Expanding Digital Transformation Across Town Departments

After their experience with creating some helpful Laserfiche forms for the town secretary and municipal courts, the IT department was ready to take on a more complex challenge. The team identified a legacy process that the public works department used daily to collect readings from equipment (such as water meters) at public works facilities throughout the town.

Previously done using a stack of paper comprising a sheet for each facility, the process involves field workers who drive out to each site to take readings from the equipment and note the relevant numbers by hand.

“Employees would then go back to the office and transcribe the information into what I called a ‘dirty log,’ which is basically another piece of paper where numbers could be erased and redone, mustard or coffee could be spilled on it,” Johnson said. Numbers were then transferred into a “clean log,” which could be kept as record and shown to the Texas Commission on Environmental Quality (TCEQ) during audits. “There were so many opportunities for numbers to be input incorrectly, and it was very time consuming.”

With support from MCCi, the Town of Prosper IT team reimagined the process using Laserfiche, which made the readings available to supervisors back in the office in real time. The new process involves equipping field workers with tablets and enabling them to enter readings digitally into a Laserfiche form. The forms presented a list of facilities and, depending on which facility the field worker selected, the form would dynamically change fields for different types of readings. Field workers electronically sign the form, which would also automatically be geotagged with the location of the facility.

“The public works department wanted another way to verify that a person was at the facility, so that if there was ever any question about it, we would have that signature and geotag,” Johnson said.

Field workers then move onto the next facility and repeat the process. If a supervisor in the office notices an anomaly with any of the information entered, they can immediately notify the field worker to take another reading.

“Before, they have even gotten back to the office before a supervisor could notify them that something looked off, so we’re saving more time and fuel as well,” Johnson added. “As they submit the numbers, they are written to an SQL database. We also file the forms in Laserfiche by month. When TCEQ comes out to do the audit now, instead of having to look through a file folder, we’ve got all the forms filled out, timestamped, geo-tagged, signed, and we know we went out there and did readings as we’re required to do. It’s much more efficient, and it’s updated in real-time.”

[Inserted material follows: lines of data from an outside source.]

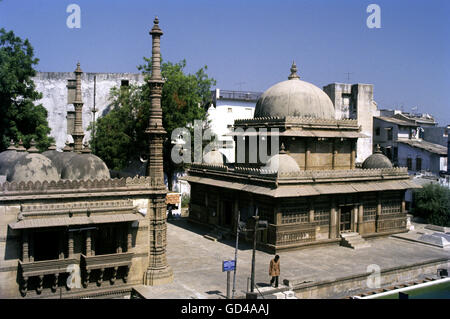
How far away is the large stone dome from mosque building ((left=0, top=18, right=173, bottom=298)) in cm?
1243

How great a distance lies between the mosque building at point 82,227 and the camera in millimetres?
16281

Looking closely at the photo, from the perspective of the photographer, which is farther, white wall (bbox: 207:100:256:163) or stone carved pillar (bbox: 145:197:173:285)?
white wall (bbox: 207:100:256:163)

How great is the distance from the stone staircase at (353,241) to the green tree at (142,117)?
18.3 metres

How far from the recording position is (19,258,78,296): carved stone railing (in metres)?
16.0

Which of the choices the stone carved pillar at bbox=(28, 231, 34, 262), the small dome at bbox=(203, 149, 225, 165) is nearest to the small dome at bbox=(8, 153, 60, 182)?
the stone carved pillar at bbox=(28, 231, 34, 262)

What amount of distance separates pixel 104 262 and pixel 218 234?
11.8 meters

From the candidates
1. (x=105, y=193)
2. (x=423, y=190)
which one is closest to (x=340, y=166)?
(x=423, y=190)

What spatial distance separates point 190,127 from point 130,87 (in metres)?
7.19

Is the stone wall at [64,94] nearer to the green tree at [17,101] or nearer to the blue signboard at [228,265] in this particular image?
the green tree at [17,101]

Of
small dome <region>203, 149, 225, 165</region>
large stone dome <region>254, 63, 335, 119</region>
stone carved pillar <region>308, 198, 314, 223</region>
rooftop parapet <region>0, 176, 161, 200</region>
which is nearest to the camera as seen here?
rooftop parapet <region>0, 176, 161, 200</region>

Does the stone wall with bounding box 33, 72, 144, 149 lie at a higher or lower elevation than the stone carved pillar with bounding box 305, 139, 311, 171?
higher

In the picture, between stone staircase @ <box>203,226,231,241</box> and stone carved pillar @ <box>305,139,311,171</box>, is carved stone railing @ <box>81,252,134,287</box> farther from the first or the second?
stone carved pillar @ <box>305,139,311,171</box>

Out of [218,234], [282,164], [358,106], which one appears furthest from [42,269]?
[358,106]

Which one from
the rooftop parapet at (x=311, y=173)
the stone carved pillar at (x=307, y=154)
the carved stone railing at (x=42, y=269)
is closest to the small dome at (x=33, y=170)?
the carved stone railing at (x=42, y=269)
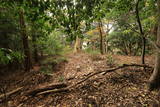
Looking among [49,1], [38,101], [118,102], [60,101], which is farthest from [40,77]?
[49,1]

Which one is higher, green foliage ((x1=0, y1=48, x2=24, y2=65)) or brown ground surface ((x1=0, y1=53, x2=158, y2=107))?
green foliage ((x1=0, y1=48, x2=24, y2=65))

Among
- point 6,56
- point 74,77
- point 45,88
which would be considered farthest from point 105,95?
point 6,56

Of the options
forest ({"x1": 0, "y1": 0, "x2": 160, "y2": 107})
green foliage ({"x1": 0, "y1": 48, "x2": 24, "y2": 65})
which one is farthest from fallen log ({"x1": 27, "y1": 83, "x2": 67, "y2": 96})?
green foliage ({"x1": 0, "y1": 48, "x2": 24, "y2": 65})

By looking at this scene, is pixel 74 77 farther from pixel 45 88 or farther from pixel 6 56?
pixel 6 56

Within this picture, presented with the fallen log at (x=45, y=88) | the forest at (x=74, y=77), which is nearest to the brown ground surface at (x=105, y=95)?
the forest at (x=74, y=77)

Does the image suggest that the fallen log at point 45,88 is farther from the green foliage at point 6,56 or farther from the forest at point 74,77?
the green foliage at point 6,56

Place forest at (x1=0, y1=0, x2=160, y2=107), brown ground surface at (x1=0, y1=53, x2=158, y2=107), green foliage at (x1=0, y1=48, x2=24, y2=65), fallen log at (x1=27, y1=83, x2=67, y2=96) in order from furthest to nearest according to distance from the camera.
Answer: fallen log at (x1=27, y1=83, x2=67, y2=96) → brown ground surface at (x1=0, y1=53, x2=158, y2=107) → forest at (x1=0, y1=0, x2=160, y2=107) → green foliage at (x1=0, y1=48, x2=24, y2=65)

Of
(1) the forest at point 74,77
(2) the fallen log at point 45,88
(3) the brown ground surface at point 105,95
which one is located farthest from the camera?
(2) the fallen log at point 45,88

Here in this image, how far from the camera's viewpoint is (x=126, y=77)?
3.32 m

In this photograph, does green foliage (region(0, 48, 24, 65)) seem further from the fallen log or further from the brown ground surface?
the fallen log

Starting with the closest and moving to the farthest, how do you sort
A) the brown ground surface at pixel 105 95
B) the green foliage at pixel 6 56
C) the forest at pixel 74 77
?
the green foliage at pixel 6 56, the forest at pixel 74 77, the brown ground surface at pixel 105 95

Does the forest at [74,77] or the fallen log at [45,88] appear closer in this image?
the forest at [74,77]

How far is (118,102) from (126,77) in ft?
3.76

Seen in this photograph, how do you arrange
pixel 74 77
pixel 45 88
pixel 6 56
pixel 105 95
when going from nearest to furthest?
Result: pixel 6 56, pixel 105 95, pixel 45 88, pixel 74 77
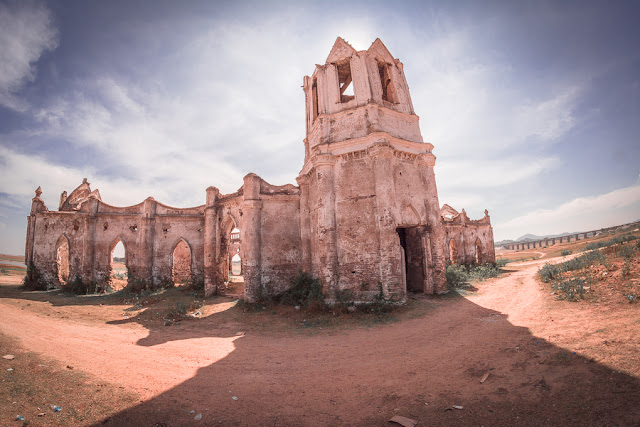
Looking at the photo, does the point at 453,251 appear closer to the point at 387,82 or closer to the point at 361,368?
the point at 387,82

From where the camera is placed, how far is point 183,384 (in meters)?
4.78

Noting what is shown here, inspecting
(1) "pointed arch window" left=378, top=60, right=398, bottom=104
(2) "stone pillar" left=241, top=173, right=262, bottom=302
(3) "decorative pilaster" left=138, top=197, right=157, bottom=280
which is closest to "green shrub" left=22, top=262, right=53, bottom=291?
(3) "decorative pilaster" left=138, top=197, right=157, bottom=280

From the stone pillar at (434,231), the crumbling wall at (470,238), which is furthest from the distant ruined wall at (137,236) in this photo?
the crumbling wall at (470,238)

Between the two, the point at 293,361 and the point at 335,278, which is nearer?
the point at 293,361

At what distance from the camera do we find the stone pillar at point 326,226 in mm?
10438

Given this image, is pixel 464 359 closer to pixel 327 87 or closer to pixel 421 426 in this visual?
pixel 421 426

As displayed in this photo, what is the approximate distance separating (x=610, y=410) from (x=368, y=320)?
246 inches

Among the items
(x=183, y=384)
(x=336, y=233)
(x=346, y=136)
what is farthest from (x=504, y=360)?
(x=346, y=136)

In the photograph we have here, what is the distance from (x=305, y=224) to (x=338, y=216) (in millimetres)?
2166

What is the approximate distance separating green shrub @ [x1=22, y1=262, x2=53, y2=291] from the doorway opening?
2257 cm

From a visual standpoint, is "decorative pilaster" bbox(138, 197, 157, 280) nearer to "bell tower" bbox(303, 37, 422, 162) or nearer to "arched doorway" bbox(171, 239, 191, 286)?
"arched doorway" bbox(171, 239, 191, 286)

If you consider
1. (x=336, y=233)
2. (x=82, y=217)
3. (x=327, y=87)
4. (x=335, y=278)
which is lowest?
(x=335, y=278)

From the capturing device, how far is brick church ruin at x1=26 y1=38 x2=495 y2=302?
34.2 ft

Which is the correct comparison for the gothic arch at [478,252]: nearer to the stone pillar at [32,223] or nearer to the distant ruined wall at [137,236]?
the distant ruined wall at [137,236]
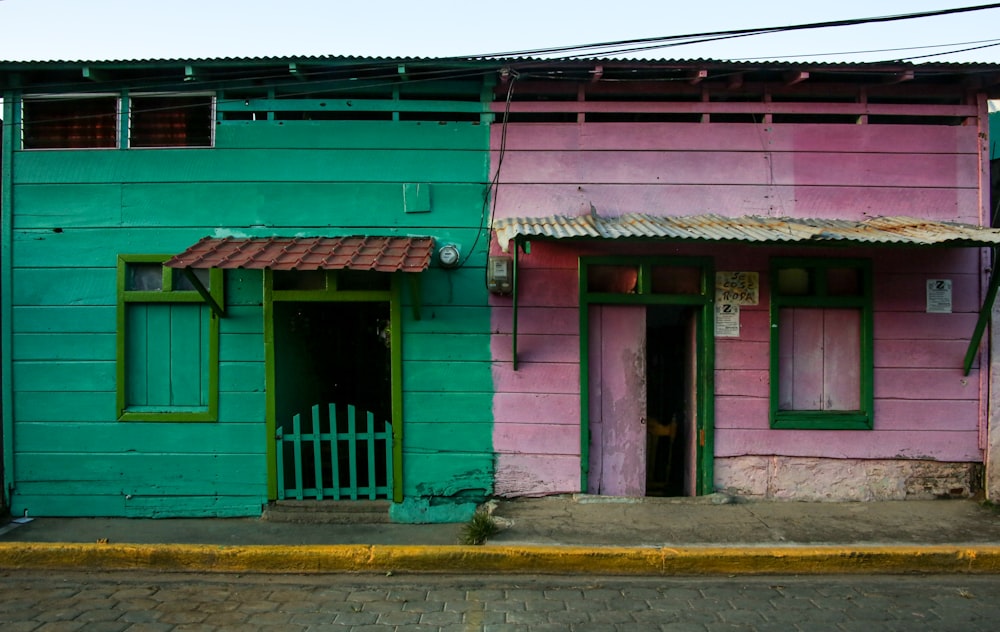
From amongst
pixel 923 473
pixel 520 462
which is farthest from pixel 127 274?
pixel 923 473

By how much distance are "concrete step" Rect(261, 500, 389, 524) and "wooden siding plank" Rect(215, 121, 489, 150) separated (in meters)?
3.61

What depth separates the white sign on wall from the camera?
6531 millimetres

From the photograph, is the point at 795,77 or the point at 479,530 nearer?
the point at 479,530

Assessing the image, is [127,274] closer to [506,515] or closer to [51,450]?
[51,450]

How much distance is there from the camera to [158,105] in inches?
267

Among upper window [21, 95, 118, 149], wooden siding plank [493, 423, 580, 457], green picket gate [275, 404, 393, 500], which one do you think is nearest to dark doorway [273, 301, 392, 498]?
green picket gate [275, 404, 393, 500]

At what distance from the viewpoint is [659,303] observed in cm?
655

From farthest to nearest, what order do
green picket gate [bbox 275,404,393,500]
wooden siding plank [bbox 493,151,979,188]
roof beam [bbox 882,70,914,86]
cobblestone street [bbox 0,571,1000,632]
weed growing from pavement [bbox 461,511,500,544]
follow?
1. wooden siding plank [bbox 493,151,979,188]
2. green picket gate [bbox 275,404,393,500]
3. roof beam [bbox 882,70,914,86]
4. weed growing from pavement [bbox 461,511,500,544]
5. cobblestone street [bbox 0,571,1000,632]

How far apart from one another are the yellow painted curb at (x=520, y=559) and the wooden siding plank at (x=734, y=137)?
3.87 metres

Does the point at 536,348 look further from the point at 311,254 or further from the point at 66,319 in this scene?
the point at 66,319

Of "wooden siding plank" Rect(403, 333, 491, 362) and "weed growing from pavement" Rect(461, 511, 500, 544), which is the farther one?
"wooden siding plank" Rect(403, 333, 491, 362)

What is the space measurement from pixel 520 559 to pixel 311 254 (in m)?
3.25

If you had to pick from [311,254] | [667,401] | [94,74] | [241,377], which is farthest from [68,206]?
[667,401]

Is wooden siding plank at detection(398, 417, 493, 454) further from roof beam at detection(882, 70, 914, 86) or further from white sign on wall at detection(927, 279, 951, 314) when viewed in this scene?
roof beam at detection(882, 70, 914, 86)
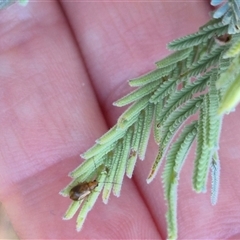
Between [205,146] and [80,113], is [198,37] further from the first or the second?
[80,113]

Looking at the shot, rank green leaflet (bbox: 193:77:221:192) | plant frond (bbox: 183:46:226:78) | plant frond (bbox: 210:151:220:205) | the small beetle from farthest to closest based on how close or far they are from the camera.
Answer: the small beetle
plant frond (bbox: 183:46:226:78)
plant frond (bbox: 210:151:220:205)
green leaflet (bbox: 193:77:221:192)

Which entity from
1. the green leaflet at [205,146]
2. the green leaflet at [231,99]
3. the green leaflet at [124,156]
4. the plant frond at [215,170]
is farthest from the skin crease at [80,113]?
the green leaflet at [231,99]

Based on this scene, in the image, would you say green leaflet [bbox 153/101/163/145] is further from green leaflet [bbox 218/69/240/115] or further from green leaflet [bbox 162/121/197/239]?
green leaflet [bbox 218/69/240/115]

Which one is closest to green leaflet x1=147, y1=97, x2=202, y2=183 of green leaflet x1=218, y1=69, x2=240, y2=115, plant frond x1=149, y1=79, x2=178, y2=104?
A: plant frond x1=149, y1=79, x2=178, y2=104

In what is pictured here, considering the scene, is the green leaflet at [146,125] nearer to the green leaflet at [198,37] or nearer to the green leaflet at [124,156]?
the green leaflet at [124,156]

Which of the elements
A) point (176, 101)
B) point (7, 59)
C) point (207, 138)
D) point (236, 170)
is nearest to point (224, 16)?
point (176, 101)

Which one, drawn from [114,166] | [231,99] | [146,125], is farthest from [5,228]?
[231,99]

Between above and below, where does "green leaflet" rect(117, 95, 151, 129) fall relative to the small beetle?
above

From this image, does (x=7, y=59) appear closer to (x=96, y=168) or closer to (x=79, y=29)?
(x=79, y=29)
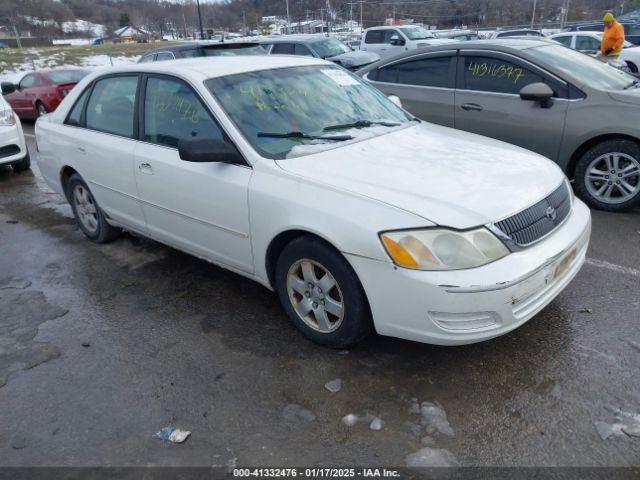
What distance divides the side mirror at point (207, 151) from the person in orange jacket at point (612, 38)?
9.18 m

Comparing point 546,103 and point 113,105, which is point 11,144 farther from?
point 546,103

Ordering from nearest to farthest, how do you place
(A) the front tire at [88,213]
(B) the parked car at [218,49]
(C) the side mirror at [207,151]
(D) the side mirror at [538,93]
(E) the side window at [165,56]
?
(C) the side mirror at [207,151]
(A) the front tire at [88,213]
(D) the side mirror at [538,93]
(B) the parked car at [218,49]
(E) the side window at [165,56]

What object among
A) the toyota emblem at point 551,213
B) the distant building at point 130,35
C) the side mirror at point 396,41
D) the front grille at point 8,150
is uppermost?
the toyota emblem at point 551,213

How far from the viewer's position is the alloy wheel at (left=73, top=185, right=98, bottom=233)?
4895 millimetres

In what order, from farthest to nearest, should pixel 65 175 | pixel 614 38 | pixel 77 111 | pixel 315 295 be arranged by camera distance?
pixel 614 38 → pixel 65 175 → pixel 77 111 → pixel 315 295

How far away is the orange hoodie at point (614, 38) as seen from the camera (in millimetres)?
9508

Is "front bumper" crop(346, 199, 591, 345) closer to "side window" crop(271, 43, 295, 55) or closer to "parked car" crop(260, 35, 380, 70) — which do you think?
"parked car" crop(260, 35, 380, 70)

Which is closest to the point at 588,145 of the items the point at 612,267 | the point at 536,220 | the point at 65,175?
the point at 612,267

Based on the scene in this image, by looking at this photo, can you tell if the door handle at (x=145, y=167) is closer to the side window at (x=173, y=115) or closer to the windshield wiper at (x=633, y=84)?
the side window at (x=173, y=115)

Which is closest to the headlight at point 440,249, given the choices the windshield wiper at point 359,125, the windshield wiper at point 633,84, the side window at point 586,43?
the windshield wiper at point 359,125

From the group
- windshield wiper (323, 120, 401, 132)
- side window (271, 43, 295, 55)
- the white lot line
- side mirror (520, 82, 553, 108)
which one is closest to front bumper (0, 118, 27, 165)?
windshield wiper (323, 120, 401, 132)

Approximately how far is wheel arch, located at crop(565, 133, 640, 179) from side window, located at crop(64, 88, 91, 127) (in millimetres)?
4668

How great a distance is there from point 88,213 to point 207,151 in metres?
2.42

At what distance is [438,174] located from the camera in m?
3.00
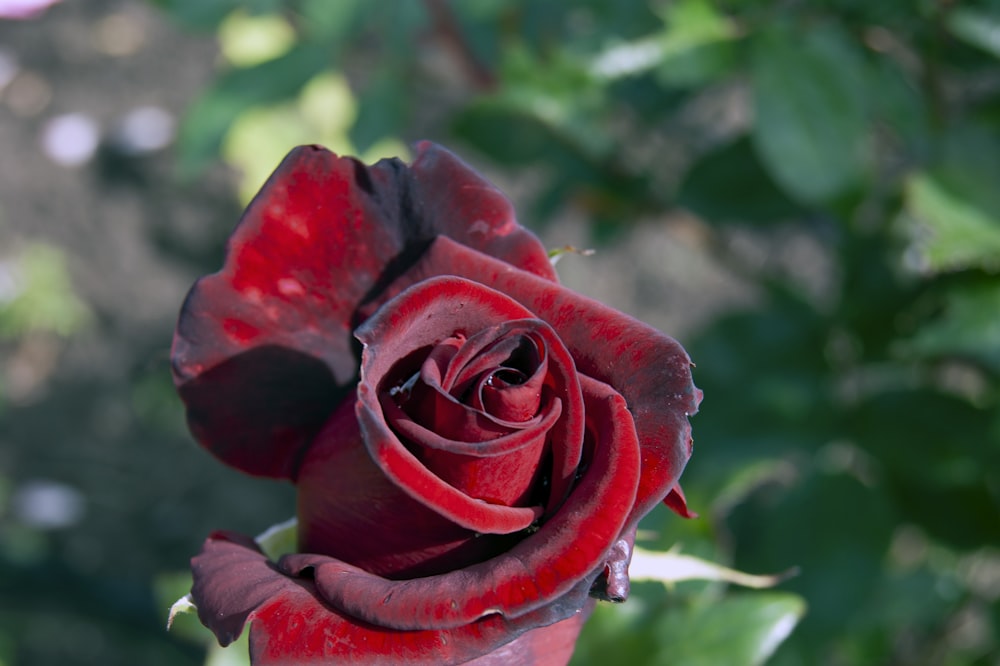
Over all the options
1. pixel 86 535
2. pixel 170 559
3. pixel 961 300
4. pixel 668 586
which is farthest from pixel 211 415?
pixel 86 535

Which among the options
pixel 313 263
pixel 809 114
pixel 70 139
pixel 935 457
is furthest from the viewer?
pixel 70 139

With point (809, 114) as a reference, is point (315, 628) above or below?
above

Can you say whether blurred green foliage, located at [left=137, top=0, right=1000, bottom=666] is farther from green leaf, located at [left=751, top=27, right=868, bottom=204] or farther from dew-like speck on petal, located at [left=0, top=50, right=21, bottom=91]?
dew-like speck on petal, located at [left=0, top=50, right=21, bottom=91]

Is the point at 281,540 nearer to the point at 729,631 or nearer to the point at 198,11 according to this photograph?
the point at 729,631

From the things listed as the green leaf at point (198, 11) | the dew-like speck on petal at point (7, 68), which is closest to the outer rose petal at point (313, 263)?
the green leaf at point (198, 11)

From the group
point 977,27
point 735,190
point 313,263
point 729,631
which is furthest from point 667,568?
point 735,190

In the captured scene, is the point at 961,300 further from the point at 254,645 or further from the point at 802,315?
the point at 254,645
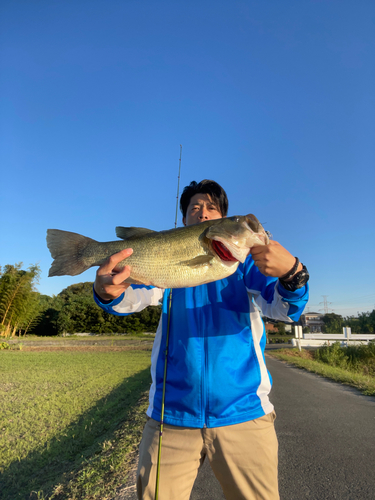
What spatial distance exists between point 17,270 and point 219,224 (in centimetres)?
3753

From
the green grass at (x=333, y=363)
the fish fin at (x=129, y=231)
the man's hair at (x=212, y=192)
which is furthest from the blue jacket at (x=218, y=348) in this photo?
the green grass at (x=333, y=363)

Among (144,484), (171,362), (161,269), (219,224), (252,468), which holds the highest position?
(219,224)

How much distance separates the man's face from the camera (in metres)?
2.79

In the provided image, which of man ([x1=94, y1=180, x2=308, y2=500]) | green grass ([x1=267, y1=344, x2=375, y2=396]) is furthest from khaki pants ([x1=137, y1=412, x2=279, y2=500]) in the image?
green grass ([x1=267, y1=344, x2=375, y2=396])

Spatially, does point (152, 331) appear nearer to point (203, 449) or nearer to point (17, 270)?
point (17, 270)

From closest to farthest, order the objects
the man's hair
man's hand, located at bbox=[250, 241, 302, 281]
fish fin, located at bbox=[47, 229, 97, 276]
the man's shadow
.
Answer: man's hand, located at bbox=[250, 241, 302, 281], fish fin, located at bbox=[47, 229, 97, 276], the man's hair, the man's shadow

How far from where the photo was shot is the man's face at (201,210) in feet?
9.16

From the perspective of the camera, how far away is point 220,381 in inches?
80.2

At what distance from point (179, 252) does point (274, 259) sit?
0.66 metres

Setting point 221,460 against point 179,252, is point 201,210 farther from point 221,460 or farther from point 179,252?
point 221,460

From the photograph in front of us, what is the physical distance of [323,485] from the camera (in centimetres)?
355

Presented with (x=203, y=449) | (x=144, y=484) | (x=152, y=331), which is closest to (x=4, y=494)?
(x=144, y=484)

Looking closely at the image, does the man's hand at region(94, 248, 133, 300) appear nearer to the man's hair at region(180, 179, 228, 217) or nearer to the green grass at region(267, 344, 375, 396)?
the man's hair at region(180, 179, 228, 217)

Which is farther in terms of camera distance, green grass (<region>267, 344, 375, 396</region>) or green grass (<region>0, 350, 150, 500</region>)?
green grass (<region>267, 344, 375, 396</region>)
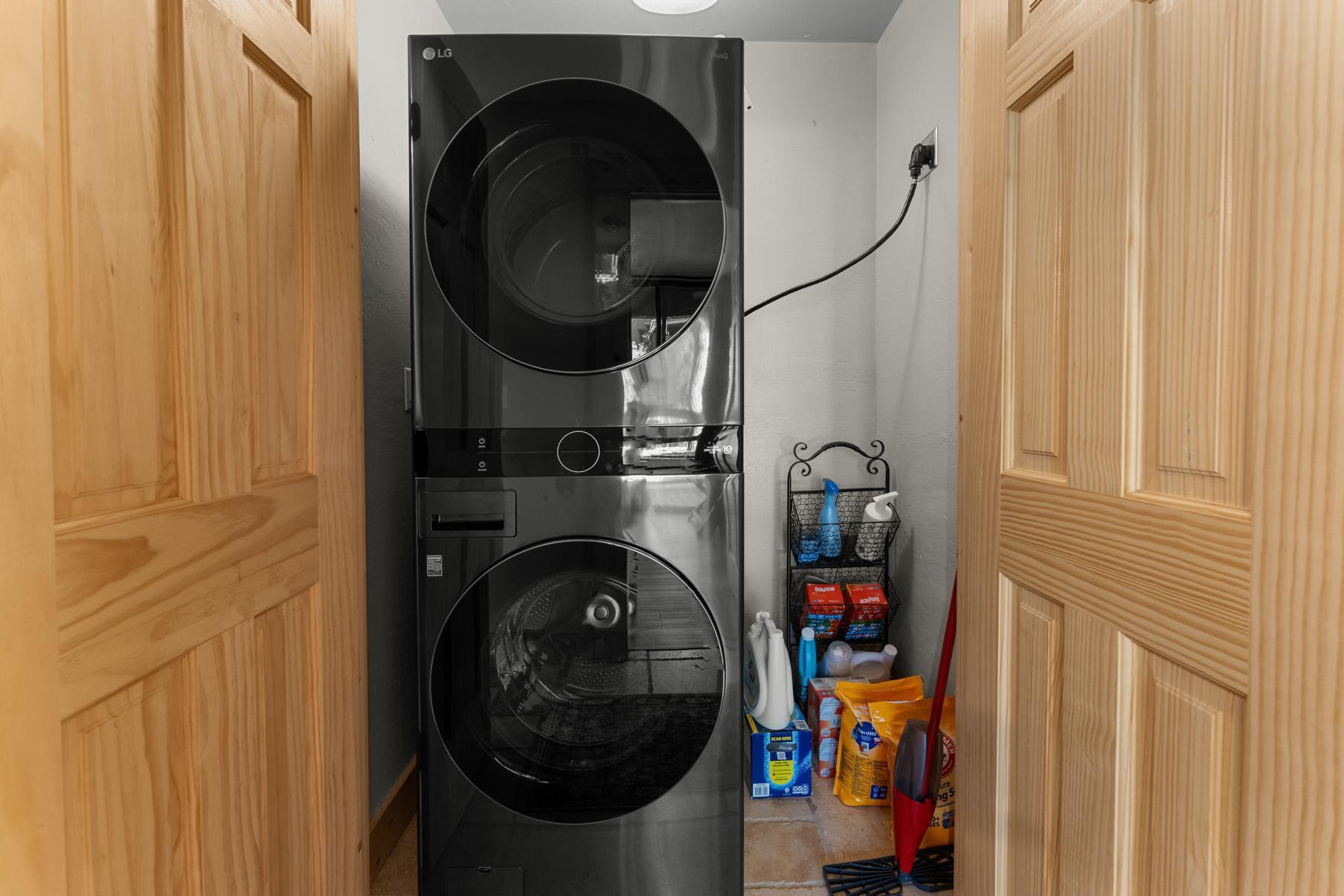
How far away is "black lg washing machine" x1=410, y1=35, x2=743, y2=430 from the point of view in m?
1.24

In addition to supporting the auditing process, the new equipment readings form has reduced the opportunity for error by eliminating 75% of the legacy process’s manual data entry. Johnson also estimates that the new process saves at least two hours per week in manual transcription, all of which results in huge efficiency gains for the public works department.

Today, the IT department is working on integrations to create even more connectivity and efficiencies.  An integration between Laserfiche and the town’s enterprise permitting and licensing system, for example, will enable the planning department to streamline records management by auto-filing paperwork related to permitting and licensing into Laserfiche. The human resources department, too, has embraced a digital approach to managing content and exploring new solutions.

“We went from having just one form for the boards and commissions application to creating dozens,” Johnson said. “We are growing so fast — we have lots of new employees starting, which has been the trend in recent years. So we’re not slowing down; we can’t slow down. There’s so much growth. Residents are very engaged and they demand a lot. Laserfiche is an example of one of the ways we can use technology to scale our services.”